Man, hard to believe we’re already almost through the album… next is “Vera Cruz”, which is a historical ballad co-written by Jorge Calderón (who is musically Zevon’s faithful sidekick), and is written from the perspective of a rich Mexican family fleeing from “Woodrow Wilson’s guns”. I kick myself that I can’t remember anything about the particular struggle, because that would PROBABLY make this song a lot more significant to me. It features some Spanish language in the bridge, which wouldn’t be the last time Warren uses that language (legitimately, though, as he was a resident of Spain for a while before getting signed).

We then have a song that, well, I am not too crazy about. It’s called “Tenderness On The Block” and it’s a very insightful song instructing fathers to learn how to let go of their daughters when they come of age. It’s not the theme that bothers me, I guess I just find the instrumentation a little grating on this one, which is bound to happen at some point or another, I suppose.

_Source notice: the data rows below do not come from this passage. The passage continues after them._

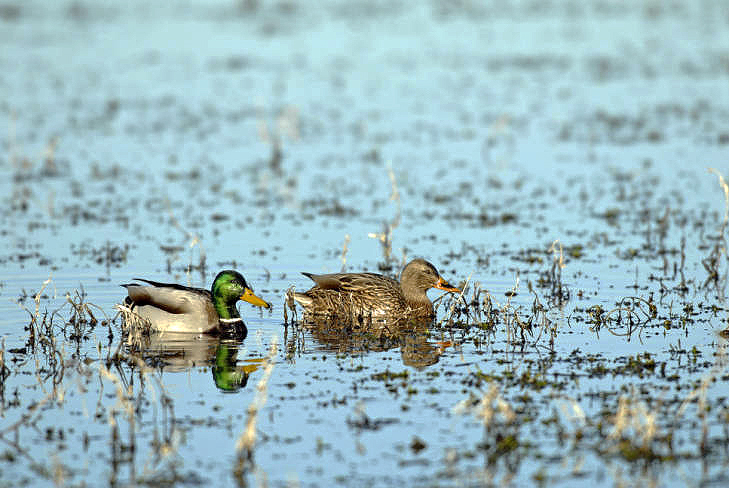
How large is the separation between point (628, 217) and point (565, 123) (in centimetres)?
785

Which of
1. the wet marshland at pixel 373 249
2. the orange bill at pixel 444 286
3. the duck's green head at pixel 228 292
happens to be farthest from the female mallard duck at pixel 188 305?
the orange bill at pixel 444 286

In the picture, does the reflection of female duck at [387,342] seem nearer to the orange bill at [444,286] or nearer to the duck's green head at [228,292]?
the orange bill at [444,286]

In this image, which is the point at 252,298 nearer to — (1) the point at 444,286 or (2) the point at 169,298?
(2) the point at 169,298

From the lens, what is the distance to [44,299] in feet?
42.5

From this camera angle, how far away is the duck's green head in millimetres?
11945

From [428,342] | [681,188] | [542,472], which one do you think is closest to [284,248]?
[428,342]

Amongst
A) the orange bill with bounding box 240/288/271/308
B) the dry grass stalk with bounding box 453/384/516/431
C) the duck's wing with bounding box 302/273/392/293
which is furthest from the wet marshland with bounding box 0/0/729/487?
the duck's wing with bounding box 302/273/392/293

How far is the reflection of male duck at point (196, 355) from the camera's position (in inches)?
399

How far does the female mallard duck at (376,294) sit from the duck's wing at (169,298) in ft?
3.88

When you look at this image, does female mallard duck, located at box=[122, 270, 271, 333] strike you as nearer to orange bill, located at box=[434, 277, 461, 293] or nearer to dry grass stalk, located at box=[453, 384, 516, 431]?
orange bill, located at box=[434, 277, 461, 293]

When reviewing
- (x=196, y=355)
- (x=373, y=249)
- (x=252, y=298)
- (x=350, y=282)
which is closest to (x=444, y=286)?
(x=350, y=282)

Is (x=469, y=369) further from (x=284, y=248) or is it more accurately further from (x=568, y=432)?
(x=284, y=248)

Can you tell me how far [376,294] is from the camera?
12.6m

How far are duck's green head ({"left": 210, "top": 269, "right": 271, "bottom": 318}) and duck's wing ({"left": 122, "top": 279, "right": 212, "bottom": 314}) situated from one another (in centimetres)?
14
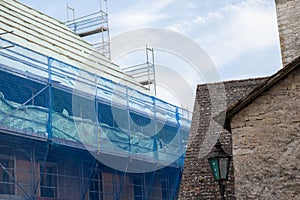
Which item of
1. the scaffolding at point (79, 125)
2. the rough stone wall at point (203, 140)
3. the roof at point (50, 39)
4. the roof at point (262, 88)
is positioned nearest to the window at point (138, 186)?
the scaffolding at point (79, 125)

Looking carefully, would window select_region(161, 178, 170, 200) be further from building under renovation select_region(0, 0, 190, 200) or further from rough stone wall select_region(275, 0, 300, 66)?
rough stone wall select_region(275, 0, 300, 66)

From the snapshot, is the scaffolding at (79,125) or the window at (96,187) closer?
the scaffolding at (79,125)

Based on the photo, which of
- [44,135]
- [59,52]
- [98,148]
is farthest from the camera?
[59,52]

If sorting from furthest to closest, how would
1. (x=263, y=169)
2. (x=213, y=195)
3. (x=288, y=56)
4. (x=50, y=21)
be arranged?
(x=50, y=21) < (x=288, y=56) < (x=213, y=195) < (x=263, y=169)

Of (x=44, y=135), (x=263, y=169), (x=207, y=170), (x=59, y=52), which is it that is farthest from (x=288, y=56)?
(x=59, y=52)

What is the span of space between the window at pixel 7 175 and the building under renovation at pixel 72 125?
0.03 m

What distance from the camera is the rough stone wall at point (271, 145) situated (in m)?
8.35

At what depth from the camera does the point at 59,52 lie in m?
20.9

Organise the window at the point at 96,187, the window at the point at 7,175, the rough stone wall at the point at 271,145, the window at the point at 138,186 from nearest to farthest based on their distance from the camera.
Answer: the rough stone wall at the point at 271,145
the window at the point at 7,175
the window at the point at 96,187
the window at the point at 138,186

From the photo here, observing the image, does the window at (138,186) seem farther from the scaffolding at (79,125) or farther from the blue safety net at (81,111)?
the blue safety net at (81,111)

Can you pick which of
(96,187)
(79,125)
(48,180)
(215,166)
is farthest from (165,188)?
(215,166)

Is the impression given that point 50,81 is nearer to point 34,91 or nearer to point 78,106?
point 34,91

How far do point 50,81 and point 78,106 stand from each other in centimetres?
204

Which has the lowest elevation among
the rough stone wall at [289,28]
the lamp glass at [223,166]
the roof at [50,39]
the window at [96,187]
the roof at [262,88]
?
the lamp glass at [223,166]
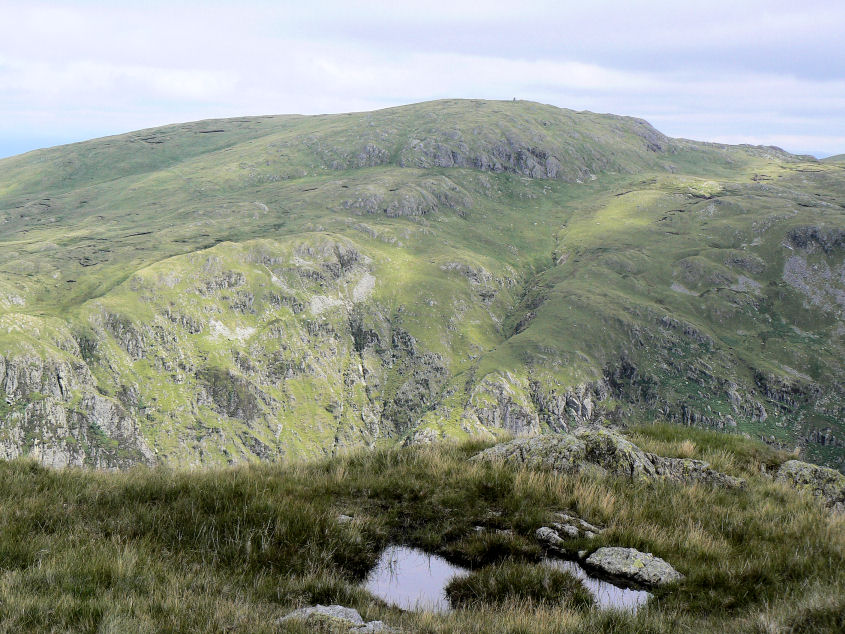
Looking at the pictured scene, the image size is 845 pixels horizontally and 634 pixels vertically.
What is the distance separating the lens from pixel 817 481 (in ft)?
41.5

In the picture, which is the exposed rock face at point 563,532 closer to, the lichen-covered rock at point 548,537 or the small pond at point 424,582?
the lichen-covered rock at point 548,537

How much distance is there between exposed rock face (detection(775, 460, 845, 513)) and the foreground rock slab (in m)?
10.7

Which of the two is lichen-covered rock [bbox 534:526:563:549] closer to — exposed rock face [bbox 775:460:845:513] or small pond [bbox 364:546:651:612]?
small pond [bbox 364:546:651:612]

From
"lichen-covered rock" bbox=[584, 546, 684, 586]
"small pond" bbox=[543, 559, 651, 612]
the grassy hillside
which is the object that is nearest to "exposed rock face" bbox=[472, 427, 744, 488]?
the grassy hillside

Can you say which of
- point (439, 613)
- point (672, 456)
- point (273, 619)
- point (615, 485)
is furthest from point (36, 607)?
point (672, 456)

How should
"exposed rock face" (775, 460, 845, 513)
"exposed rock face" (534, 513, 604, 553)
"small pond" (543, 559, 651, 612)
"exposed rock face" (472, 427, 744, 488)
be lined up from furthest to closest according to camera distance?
1. "exposed rock face" (775, 460, 845, 513)
2. "exposed rock face" (472, 427, 744, 488)
3. "exposed rock face" (534, 513, 604, 553)
4. "small pond" (543, 559, 651, 612)

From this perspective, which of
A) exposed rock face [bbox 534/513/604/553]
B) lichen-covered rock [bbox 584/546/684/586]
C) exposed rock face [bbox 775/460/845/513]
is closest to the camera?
lichen-covered rock [bbox 584/546/684/586]

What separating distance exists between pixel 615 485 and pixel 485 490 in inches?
111

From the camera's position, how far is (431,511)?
376 inches

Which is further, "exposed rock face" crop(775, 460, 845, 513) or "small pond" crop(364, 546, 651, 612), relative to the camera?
"exposed rock face" crop(775, 460, 845, 513)

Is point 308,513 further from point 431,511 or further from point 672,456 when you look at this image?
point 672,456

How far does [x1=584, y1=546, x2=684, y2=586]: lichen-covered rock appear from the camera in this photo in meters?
7.68

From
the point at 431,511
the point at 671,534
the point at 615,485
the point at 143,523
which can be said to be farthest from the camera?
the point at 615,485

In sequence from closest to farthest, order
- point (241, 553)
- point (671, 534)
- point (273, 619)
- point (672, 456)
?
1. point (273, 619)
2. point (241, 553)
3. point (671, 534)
4. point (672, 456)
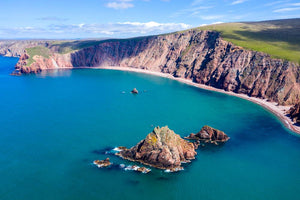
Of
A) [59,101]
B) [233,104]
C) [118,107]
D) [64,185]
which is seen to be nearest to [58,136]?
[64,185]

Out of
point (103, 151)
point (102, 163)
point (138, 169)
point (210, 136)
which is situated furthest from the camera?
point (210, 136)

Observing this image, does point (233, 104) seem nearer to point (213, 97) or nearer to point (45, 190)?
point (213, 97)

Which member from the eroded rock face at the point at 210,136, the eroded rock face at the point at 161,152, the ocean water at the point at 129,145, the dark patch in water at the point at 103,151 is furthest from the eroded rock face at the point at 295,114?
the dark patch in water at the point at 103,151

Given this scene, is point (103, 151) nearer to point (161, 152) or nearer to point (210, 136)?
point (161, 152)

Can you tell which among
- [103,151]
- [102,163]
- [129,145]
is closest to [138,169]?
[102,163]

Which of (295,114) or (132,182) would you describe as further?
(295,114)

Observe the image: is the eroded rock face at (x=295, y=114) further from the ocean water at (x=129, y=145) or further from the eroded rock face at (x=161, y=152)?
the eroded rock face at (x=161, y=152)
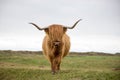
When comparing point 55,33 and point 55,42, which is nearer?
point 55,42

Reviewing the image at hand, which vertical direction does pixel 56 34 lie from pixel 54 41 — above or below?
above

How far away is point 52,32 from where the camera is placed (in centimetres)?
1161

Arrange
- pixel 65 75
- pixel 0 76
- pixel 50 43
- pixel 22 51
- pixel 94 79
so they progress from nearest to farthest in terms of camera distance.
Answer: pixel 94 79
pixel 65 75
pixel 50 43
pixel 0 76
pixel 22 51

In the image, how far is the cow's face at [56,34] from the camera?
37.6 feet

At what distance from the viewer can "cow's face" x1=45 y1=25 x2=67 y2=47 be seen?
11.5 m

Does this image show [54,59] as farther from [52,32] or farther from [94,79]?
[94,79]

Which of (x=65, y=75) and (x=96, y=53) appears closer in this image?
(x=65, y=75)

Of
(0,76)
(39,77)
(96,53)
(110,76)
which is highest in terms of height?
(110,76)

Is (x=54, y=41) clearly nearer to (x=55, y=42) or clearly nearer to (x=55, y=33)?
Answer: (x=55, y=42)

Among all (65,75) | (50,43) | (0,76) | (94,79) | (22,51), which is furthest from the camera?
(22,51)

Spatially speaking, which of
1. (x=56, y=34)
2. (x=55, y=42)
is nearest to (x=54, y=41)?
(x=55, y=42)

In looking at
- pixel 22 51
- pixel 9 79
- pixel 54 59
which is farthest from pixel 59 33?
pixel 22 51

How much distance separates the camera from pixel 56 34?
11.5 metres

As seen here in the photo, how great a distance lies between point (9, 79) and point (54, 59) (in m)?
2.11
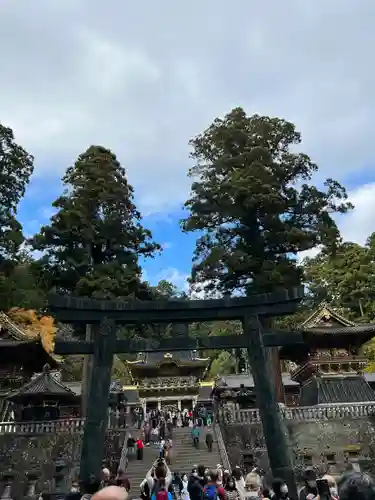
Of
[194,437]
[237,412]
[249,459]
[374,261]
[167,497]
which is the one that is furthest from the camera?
[374,261]

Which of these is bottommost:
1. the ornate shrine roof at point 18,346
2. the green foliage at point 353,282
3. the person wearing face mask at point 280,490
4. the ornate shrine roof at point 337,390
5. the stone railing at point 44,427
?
the person wearing face mask at point 280,490

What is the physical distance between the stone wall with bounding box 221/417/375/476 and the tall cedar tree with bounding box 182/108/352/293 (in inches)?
243

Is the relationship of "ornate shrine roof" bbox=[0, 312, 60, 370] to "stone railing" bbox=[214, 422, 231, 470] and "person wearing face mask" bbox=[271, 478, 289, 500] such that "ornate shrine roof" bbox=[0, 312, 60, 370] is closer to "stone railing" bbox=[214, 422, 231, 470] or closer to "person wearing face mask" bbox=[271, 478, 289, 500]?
"stone railing" bbox=[214, 422, 231, 470]

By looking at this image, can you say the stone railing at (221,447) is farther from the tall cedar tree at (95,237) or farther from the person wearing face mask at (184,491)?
the tall cedar tree at (95,237)

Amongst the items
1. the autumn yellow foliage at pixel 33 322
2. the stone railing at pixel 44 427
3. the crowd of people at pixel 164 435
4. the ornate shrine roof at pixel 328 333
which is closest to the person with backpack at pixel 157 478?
the stone railing at pixel 44 427

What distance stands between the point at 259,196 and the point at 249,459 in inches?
450

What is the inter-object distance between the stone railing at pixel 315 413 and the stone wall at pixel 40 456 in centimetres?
698

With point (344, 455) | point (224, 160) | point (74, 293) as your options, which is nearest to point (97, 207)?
point (74, 293)

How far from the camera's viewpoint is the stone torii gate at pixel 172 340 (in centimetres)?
1223

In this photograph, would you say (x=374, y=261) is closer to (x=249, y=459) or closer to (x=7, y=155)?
(x=249, y=459)

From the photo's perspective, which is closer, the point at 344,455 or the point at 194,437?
the point at 344,455

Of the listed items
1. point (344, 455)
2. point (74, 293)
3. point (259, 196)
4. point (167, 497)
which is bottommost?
point (167, 497)

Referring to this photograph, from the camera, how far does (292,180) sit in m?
25.5

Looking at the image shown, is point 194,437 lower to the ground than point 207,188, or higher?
lower
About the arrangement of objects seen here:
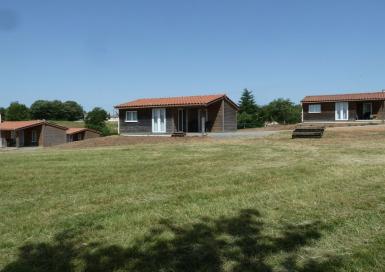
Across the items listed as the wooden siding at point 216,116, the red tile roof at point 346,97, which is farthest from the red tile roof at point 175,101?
the red tile roof at point 346,97

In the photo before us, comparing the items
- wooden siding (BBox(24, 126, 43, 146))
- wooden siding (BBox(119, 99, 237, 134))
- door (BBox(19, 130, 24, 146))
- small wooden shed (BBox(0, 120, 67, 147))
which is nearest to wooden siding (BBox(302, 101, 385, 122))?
wooden siding (BBox(119, 99, 237, 134))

Still, I listen to this song when it comes up about half the time.

Finally, in case you forgot this album was about destroying the pressures of modern day life by singing absurd songs of excess and wrongdoing, we have the legendary “Lawyers, Guns, And Money”, which is better explained by Zevon himself than I could ever do:

“Back in the late 70′s, I was working on the album Excitable Boy, and I decided I needed a vacation, so I went to Kawai in the Hawaiian islands. I wrote this song, late one night, on wet cocktail napkins after a long day of improbable and grotesque mischief. Obviously, I survived all that, but I learned something from the experience. I never take vacations.”

There are a few songs that, even after getting clean and kicking the alcoholism that plagued Warren’s early career, that deal with unapologetic excess and the hilarious consequences that ensue. Warren is usually the victor in this regard, as he enjoyed writing himself as a victorious villian, to be redeemed whenever he feels appropriate. That redemption would come much later, so until then, Excitable Boy stands as a wonderfully mischievous album which makes for perfect listening for potential trouble-makers.